- DIRECTIONS FOR THIS TASK -
Return, character for character, every line of the material from its first line through the line containing "16H25V15L22 13V9H21V7L13 9V10H12L10", with both of those lines included.

- SOURCE RECORDS -
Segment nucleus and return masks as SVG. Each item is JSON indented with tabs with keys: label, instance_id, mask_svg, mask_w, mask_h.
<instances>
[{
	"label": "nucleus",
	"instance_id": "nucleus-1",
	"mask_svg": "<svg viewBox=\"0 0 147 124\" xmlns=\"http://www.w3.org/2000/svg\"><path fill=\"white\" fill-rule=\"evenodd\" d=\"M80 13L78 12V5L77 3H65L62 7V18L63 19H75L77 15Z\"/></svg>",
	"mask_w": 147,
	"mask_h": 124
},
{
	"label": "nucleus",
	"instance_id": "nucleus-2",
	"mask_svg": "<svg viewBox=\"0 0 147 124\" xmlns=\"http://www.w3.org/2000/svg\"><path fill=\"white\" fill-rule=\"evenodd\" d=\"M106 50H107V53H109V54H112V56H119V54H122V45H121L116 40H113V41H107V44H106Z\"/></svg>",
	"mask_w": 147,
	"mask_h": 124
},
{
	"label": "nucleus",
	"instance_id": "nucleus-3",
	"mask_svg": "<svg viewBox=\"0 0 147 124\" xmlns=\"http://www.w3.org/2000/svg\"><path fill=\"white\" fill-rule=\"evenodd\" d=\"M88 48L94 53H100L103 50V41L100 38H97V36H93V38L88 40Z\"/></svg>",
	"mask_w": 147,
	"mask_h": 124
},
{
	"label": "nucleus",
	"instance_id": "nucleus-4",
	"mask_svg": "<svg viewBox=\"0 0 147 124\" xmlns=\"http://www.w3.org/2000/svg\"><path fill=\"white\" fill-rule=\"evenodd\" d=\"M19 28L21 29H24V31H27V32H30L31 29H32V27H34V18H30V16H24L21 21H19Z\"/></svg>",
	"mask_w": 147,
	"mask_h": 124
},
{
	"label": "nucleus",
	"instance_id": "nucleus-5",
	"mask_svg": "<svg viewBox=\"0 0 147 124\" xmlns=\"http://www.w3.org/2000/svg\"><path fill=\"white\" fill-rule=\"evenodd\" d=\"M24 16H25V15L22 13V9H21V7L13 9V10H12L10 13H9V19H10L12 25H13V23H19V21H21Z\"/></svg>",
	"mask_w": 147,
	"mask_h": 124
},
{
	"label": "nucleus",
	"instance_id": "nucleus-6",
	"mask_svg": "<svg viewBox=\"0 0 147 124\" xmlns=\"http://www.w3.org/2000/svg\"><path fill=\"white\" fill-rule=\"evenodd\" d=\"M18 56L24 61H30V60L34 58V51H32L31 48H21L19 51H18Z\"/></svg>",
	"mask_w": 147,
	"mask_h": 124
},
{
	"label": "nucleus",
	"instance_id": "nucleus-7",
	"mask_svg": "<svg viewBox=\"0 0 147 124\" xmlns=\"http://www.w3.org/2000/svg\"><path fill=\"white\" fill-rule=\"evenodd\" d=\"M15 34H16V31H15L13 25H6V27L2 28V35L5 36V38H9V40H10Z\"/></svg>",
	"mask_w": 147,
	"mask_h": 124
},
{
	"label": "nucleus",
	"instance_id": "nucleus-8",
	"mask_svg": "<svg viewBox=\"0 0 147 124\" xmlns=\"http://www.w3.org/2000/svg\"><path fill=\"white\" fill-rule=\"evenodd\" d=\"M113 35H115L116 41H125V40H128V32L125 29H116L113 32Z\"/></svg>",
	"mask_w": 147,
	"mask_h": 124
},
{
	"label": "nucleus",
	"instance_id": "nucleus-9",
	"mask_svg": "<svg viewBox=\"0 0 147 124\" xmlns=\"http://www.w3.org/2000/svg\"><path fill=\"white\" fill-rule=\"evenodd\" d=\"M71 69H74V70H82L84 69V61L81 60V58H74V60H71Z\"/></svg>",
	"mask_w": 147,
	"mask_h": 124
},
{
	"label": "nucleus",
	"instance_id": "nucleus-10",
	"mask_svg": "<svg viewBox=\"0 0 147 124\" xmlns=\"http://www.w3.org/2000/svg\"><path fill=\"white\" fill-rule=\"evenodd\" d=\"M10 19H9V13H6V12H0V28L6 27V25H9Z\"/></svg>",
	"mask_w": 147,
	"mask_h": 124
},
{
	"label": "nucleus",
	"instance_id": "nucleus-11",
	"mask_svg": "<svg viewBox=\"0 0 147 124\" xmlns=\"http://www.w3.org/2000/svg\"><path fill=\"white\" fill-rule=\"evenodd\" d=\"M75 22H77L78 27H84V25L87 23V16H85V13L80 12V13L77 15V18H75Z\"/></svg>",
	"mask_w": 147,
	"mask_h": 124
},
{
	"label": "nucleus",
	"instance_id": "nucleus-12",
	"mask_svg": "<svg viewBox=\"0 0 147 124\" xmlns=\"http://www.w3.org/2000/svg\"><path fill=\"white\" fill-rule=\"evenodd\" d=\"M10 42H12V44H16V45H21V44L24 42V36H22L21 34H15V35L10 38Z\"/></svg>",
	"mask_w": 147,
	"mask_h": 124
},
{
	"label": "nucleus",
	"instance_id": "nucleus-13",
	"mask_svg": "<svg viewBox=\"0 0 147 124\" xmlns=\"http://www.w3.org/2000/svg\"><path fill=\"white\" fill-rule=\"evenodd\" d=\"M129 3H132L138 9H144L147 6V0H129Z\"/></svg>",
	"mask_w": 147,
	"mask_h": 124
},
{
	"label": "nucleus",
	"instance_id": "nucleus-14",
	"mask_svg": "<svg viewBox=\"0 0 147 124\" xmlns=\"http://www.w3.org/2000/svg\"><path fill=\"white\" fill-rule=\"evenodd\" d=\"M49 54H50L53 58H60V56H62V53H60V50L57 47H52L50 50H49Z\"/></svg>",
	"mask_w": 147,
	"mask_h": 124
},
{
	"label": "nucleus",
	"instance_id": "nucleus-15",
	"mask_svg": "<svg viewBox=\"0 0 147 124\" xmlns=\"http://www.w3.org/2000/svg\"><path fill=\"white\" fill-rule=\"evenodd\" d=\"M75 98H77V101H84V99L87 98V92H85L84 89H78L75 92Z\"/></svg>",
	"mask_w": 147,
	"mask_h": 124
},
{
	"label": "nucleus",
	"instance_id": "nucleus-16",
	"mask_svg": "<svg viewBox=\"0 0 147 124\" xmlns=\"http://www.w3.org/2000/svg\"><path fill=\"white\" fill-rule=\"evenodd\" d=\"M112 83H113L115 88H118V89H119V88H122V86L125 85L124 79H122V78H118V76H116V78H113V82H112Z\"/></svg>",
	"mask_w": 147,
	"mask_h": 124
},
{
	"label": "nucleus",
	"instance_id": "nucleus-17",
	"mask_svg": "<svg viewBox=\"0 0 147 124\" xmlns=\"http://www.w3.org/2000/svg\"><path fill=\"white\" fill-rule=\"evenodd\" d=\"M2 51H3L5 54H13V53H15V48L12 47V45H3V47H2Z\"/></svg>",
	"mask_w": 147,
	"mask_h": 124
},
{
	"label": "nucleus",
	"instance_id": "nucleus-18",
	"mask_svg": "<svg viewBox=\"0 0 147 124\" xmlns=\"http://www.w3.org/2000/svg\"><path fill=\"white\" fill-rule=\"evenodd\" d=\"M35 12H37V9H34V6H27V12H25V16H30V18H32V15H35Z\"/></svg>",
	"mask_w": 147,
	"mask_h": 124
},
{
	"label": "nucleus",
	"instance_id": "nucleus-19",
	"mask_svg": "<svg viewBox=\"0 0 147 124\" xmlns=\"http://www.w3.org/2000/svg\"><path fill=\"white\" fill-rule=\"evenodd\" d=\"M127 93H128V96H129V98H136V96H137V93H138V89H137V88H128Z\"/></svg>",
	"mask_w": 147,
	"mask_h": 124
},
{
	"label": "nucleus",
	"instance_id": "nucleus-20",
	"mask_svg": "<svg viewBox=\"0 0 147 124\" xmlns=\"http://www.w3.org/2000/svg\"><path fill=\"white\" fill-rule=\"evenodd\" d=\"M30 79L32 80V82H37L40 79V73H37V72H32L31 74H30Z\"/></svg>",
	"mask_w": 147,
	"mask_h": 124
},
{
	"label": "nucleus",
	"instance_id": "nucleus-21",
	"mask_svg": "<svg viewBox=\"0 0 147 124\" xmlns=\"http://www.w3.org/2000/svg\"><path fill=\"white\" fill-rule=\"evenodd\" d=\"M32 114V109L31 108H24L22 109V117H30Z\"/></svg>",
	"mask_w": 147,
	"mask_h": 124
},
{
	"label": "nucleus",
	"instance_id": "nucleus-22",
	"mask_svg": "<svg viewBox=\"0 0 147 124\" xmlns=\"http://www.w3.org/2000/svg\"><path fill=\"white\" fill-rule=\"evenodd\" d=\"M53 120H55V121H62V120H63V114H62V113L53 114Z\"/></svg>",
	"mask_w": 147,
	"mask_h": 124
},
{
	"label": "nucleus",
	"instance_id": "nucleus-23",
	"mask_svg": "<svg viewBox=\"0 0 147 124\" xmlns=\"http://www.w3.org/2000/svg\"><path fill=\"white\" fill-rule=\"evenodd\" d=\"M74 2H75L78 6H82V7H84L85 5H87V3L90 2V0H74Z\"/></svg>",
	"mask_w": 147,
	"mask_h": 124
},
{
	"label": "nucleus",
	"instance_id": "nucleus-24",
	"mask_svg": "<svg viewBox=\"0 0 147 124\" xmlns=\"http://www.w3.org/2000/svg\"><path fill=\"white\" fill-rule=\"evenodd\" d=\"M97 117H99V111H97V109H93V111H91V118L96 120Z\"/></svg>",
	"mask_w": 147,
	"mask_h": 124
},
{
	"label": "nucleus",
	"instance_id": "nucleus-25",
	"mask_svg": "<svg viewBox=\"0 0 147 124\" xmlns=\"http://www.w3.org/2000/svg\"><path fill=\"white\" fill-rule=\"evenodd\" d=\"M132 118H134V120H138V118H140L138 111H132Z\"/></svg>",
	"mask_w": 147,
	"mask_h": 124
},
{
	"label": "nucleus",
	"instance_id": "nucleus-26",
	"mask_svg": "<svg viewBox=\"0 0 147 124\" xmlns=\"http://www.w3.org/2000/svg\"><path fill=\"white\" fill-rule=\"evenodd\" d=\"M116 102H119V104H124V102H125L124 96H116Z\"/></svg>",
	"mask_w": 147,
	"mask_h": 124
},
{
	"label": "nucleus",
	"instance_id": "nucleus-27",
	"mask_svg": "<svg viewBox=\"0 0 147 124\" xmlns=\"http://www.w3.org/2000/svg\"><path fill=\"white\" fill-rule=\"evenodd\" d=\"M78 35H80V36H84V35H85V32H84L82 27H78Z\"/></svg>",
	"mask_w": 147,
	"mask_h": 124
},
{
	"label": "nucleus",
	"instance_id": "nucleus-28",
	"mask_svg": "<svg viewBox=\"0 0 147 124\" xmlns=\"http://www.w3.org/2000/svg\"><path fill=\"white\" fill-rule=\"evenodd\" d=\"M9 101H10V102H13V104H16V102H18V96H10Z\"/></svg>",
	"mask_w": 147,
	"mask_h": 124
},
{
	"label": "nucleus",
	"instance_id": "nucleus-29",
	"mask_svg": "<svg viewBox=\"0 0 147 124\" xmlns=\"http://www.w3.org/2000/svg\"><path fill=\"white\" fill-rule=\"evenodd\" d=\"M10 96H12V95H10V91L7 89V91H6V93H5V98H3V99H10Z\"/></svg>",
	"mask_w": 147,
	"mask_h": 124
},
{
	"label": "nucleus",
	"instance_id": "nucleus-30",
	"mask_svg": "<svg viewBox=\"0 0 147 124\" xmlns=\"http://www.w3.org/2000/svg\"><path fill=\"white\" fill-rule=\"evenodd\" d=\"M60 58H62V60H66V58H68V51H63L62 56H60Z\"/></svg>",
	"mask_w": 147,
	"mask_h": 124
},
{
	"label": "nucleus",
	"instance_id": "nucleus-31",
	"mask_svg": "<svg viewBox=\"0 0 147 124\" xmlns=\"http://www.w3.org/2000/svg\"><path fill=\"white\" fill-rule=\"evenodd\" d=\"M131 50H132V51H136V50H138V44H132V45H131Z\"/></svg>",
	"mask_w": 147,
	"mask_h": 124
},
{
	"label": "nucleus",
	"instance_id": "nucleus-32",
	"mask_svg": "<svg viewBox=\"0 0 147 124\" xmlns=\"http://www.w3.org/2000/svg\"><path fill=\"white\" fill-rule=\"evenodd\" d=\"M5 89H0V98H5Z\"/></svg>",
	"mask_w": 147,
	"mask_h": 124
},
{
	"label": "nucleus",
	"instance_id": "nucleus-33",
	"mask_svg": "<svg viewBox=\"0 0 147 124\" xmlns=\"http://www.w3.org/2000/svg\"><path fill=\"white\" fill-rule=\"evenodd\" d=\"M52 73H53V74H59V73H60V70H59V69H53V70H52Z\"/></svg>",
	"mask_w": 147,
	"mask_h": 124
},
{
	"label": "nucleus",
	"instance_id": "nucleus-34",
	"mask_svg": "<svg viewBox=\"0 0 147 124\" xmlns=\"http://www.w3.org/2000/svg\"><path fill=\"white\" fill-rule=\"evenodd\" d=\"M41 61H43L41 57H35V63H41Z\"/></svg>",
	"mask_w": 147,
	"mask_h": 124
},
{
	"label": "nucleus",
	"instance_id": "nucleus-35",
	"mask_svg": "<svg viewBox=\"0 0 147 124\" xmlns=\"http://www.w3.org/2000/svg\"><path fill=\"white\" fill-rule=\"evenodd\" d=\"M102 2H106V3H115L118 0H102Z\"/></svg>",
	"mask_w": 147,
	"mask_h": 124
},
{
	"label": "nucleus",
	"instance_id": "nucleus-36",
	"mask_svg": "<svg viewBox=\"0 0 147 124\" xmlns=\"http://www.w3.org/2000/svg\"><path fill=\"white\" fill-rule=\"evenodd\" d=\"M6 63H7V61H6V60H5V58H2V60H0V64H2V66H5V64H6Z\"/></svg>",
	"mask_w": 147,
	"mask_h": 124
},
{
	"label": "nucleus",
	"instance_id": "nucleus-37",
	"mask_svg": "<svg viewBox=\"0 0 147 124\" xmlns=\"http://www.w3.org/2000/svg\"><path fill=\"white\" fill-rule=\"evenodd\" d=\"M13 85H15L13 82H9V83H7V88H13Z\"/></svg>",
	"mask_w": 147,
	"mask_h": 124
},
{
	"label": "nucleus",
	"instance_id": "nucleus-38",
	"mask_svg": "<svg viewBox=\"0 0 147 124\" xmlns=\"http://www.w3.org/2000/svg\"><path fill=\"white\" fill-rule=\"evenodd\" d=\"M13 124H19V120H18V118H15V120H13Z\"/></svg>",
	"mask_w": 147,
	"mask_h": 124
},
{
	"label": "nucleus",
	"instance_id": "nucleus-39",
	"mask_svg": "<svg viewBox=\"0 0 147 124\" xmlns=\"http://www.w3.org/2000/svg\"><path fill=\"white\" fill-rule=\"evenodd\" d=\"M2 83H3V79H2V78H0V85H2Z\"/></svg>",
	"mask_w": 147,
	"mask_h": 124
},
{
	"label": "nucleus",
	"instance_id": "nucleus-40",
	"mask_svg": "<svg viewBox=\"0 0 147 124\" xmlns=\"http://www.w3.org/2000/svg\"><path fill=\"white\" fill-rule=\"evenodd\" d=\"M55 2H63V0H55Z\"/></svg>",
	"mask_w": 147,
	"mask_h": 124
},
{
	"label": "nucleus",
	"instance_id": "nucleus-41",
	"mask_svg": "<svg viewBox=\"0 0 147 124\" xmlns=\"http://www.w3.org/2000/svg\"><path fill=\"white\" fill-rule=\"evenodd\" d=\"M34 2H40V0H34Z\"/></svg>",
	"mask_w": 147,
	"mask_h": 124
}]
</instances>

- OUTPUT OF THE EXERCISE -
Segment nucleus and return masks as SVG. Each item is JSON indented with tabs with keys: label, instance_id, mask_svg, mask_w, mask_h.
<instances>
[{
	"label": "nucleus",
	"instance_id": "nucleus-1",
	"mask_svg": "<svg viewBox=\"0 0 147 124\" xmlns=\"http://www.w3.org/2000/svg\"><path fill=\"white\" fill-rule=\"evenodd\" d=\"M80 13L78 12V5L77 3H65L62 7V18L63 19H75L77 15Z\"/></svg>",
	"mask_w": 147,
	"mask_h": 124
},
{
	"label": "nucleus",
	"instance_id": "nucleus-2",
	"mask_svg": "<svg viewBox=\"0 0 147 124\" xmlns=\"http://www.w3.org/2000/svg\"><path fill=\"white\" fill-rule=\"evenodd\" d=\"M106 50H107V53H109V54H112V56H119V54H122V45H121L116 40H113V41H107V44H106Z\"/></svg>",
	"mask_w": 147,
	"mask_h": 124
},
{
	"label": "nucleus",
	"instance_id": "nucleus-3",
	"mask_svg": "<svg viewBox=\"0 0 147 124\" xmlns=\"http://www.w3.org/2000/svg\"><path fill=\"white\" fill-rule=\"evenodd\" d=\"M88 48L94 53H100L103 50V41L100 38H97V36H93V38L88 40Z\"/></svg>",
	"mask_w": 147,
	"mask_h": 124
},
{
	"label": "nucleus",
	"instance_id": "nucleus-4",
	"mask_svg": "<svg viewBox=\"0 0 147 124\" xmlns=\"http://www.w3.org/2000/svg\"><path fill=\"white\" fill-rule=\"evenodd\" d=\"M19 28L21 29H24V31H27V32H30L31 29H32V27H34V18H30V16H24L21 21H19Z\"/></svg>",
	"mask_w": 147,
	"mask_h": 124
},
{
	"label": "nucleus",
	"instance_id": "nucleus-5",
	"mask_svg": "<svg viewBox=\"0 0 147 124\" xmlns=\"http://www.w3.org/2000/svg\"><path fill=\"white\" fill-rule=\"evenodd\" d=\"M24 16H25V15L22 13V9H21V7L13 9V10H12L10 13H9V19H10L12 25H13V23H19V21H21Z\"/></svg>",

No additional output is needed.